### [Exercise A]
Copy word for word the part of the passage about IL-7 and AIDS that starts at "At the moment, AIDS" and ends at "with each other.".
### [Exercise B]
List every abbreviation written in capital letters in the passage about IL-7 and AIDS, in the order each first appears.

### [Excerpt]

An Italian scientist has discovered a molecule that may be able to help the body's immune system defend itself from AIDS.
Professor Paolo Lusso of Milan's San Raffaele hospital, who carried out the research with American AIDS expert Anthony Fauci, said the discovery of Interleukin 7's (IL-7) HIV-inhibiting properties could open up a new front in the war on the virus.
At the moment, AIDS is mainly treated with antiretroviral medicines that try to block its development.
Laboratory tests on IL-7, on the other hand, show that this molecule helps immune-system cells CD4 and CD8 - two of the virus' main targets - fend off the disease.
So it is possible that new IL-7-based drugs could be developed to use alongside antiretroviral medicines to attack AIDS from two different directions.
IL-7 is a member of the cytokine family of molecules, which give off signals that enable cells to communicate with each other.
Cytokines are extremely important because their signals trigger the immune system's defences when the body is under attack.
It seems that IL-7 alerts CD4 and CD8 cells to the HIV virus when it tries to enter them and cause them to self-destruct.
Lusso's and Fauci's tests on blood samples taken from 24 AIDS sufferers showed that the presence of IL-7 increased the length of time the immune-system cells survived.

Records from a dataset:
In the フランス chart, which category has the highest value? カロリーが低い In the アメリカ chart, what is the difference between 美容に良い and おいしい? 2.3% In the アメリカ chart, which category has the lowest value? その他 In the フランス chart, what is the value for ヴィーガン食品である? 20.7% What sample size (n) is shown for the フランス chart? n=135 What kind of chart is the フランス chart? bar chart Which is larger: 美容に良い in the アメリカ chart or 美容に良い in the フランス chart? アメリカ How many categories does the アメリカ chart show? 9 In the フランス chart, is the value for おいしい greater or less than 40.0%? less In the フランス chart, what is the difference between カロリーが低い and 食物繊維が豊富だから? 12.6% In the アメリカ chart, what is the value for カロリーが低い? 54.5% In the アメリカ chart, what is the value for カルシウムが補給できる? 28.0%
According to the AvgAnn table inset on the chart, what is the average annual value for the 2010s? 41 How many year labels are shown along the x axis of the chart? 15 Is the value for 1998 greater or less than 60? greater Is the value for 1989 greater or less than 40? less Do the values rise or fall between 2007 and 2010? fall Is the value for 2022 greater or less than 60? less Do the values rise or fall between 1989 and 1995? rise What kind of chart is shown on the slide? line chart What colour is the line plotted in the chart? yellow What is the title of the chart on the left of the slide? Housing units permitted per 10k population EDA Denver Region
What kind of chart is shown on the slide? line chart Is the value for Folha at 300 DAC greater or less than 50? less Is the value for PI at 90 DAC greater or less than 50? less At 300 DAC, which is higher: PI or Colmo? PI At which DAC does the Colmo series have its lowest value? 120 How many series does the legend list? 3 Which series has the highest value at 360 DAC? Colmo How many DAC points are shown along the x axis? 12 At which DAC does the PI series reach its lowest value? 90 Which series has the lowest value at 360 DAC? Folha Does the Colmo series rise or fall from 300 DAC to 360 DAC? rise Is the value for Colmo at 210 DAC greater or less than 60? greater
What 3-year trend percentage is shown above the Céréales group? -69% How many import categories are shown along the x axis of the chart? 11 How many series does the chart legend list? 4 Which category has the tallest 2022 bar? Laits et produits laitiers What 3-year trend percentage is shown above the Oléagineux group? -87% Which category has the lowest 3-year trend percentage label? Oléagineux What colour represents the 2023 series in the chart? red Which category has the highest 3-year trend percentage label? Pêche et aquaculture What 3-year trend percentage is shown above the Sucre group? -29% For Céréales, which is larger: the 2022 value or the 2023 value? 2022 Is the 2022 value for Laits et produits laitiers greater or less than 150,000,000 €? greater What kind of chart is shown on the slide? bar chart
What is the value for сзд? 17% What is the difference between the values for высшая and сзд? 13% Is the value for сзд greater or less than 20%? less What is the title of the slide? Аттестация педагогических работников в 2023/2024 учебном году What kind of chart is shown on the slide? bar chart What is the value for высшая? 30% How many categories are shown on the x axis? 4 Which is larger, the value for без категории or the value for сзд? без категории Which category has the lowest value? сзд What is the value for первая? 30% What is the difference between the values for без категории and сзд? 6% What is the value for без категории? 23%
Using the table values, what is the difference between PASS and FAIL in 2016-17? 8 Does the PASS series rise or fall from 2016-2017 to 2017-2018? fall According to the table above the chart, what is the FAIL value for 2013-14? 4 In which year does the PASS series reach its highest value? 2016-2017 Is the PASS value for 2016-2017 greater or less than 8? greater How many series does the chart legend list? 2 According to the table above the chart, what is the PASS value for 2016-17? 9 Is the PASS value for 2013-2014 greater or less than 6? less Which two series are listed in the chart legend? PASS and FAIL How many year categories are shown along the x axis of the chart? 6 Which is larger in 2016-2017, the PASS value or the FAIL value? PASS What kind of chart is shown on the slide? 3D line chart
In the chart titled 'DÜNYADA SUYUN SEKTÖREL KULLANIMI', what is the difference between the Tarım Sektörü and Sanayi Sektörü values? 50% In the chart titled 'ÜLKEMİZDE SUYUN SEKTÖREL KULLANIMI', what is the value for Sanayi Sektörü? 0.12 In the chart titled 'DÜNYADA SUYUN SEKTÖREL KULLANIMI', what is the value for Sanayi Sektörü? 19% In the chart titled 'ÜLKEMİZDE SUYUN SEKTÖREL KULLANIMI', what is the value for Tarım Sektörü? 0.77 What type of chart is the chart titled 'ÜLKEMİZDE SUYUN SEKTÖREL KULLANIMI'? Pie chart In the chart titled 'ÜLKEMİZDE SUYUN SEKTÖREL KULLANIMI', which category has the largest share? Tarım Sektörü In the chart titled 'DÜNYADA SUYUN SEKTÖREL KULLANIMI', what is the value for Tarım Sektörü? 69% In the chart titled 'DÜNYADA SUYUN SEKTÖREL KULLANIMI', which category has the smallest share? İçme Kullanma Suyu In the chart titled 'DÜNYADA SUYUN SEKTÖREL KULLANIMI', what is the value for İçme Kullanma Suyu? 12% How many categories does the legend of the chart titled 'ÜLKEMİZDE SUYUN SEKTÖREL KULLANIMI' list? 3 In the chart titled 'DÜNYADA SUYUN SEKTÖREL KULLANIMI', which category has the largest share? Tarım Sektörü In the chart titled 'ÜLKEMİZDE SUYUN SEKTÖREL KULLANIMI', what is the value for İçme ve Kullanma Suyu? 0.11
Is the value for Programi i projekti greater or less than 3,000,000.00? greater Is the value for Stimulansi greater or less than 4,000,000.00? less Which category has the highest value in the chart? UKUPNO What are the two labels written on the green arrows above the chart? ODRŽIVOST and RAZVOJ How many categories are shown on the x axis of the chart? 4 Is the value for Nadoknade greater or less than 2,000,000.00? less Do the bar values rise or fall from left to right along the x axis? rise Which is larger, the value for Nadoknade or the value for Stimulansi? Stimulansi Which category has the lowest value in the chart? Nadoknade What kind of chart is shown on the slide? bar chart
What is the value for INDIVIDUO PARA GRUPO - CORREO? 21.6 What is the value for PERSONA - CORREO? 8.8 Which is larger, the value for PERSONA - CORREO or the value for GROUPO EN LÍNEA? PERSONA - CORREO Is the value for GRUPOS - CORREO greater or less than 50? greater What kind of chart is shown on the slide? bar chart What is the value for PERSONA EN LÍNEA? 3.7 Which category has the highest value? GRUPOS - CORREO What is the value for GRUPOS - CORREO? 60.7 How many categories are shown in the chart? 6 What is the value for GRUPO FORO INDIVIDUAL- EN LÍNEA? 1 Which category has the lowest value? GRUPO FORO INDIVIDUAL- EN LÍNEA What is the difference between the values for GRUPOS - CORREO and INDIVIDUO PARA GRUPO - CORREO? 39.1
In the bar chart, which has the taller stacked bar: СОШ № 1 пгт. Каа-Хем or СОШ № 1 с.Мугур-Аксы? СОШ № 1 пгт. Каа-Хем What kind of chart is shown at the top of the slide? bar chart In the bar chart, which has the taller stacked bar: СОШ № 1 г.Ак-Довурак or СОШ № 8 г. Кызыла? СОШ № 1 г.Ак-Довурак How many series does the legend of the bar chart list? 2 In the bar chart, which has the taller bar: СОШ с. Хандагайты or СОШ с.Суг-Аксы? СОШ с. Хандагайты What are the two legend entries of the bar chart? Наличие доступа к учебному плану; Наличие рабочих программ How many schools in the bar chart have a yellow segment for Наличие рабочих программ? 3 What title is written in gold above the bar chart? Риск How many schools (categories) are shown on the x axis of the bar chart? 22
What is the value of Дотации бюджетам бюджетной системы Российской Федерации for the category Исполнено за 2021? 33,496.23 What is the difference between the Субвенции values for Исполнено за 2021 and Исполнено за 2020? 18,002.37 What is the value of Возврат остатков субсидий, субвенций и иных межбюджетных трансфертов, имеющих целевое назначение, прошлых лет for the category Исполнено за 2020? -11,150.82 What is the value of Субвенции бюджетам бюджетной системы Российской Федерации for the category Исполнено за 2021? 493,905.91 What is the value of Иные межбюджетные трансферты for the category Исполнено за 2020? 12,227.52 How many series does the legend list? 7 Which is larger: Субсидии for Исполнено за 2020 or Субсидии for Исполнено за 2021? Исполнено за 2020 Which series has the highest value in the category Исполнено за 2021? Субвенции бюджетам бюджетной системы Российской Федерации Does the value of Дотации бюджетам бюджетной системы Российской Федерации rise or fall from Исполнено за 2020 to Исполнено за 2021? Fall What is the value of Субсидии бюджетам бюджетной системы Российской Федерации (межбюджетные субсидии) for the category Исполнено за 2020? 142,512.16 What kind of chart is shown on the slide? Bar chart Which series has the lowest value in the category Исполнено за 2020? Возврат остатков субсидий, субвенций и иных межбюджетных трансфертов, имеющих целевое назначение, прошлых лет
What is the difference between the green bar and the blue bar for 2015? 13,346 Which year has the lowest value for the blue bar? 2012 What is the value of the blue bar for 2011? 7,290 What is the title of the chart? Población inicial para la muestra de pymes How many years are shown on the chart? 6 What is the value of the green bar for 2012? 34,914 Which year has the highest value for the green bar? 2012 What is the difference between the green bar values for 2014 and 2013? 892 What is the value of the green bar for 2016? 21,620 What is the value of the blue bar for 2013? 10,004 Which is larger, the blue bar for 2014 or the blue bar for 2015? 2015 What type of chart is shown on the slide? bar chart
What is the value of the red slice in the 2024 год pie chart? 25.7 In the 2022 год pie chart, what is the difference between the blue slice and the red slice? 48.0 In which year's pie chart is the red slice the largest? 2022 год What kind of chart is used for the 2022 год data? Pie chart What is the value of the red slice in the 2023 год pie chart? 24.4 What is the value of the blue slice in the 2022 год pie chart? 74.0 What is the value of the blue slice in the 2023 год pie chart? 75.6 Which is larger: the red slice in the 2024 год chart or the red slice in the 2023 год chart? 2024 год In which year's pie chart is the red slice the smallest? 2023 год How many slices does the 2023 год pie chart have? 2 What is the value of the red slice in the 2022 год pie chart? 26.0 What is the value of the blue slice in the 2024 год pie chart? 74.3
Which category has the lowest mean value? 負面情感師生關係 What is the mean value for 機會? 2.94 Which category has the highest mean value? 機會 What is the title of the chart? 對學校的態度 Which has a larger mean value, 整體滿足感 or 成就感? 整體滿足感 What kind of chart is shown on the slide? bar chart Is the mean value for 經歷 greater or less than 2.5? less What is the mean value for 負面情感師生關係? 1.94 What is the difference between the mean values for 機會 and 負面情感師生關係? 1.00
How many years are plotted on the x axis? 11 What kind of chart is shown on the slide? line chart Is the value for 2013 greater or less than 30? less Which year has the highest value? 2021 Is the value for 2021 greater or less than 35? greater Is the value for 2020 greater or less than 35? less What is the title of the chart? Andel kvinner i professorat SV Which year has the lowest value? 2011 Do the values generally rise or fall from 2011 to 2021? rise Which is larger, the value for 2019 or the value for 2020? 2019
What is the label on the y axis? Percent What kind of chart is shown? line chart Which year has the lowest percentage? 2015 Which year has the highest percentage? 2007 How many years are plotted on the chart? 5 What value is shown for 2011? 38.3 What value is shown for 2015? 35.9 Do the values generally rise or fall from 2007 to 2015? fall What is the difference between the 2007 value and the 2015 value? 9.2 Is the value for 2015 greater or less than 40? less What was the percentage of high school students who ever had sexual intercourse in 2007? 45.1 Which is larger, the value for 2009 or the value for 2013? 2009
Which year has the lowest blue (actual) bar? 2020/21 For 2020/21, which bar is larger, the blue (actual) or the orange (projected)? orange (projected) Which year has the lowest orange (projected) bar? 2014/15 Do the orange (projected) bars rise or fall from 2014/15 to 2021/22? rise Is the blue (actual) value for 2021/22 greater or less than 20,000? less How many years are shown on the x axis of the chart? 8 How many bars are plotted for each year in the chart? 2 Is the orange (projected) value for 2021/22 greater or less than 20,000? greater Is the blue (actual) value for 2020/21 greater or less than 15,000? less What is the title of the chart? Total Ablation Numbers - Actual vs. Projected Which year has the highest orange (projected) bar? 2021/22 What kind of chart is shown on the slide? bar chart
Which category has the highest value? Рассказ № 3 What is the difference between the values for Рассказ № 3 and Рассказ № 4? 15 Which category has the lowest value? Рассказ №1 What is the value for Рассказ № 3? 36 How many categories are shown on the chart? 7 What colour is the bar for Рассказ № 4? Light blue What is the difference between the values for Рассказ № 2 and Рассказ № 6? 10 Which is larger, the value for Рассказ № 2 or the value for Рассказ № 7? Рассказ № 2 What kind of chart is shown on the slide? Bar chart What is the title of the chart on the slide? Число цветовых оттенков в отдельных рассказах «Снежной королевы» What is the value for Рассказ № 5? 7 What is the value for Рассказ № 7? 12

### [Final answer A]
At the moment, AIDS is mainly treated with antiretroviral medicines that try to block its development.
Laboratory tests on IL-7, on the other hand, show that this molecule helps immune-system cells CD4 and CD8 - two of the virus' main targets - fend off the disease.
So it is possible that new IL-7-based drugs could be developed to use alongside antiretroviral medicines to attack AIDS from two different directions.
IL-7 is a member of the cytokine family of molecules, which give off signals that enable cells to communicate with each other.

### [Final answer B]
AIDS, IL-7, HIV, CD4, CD8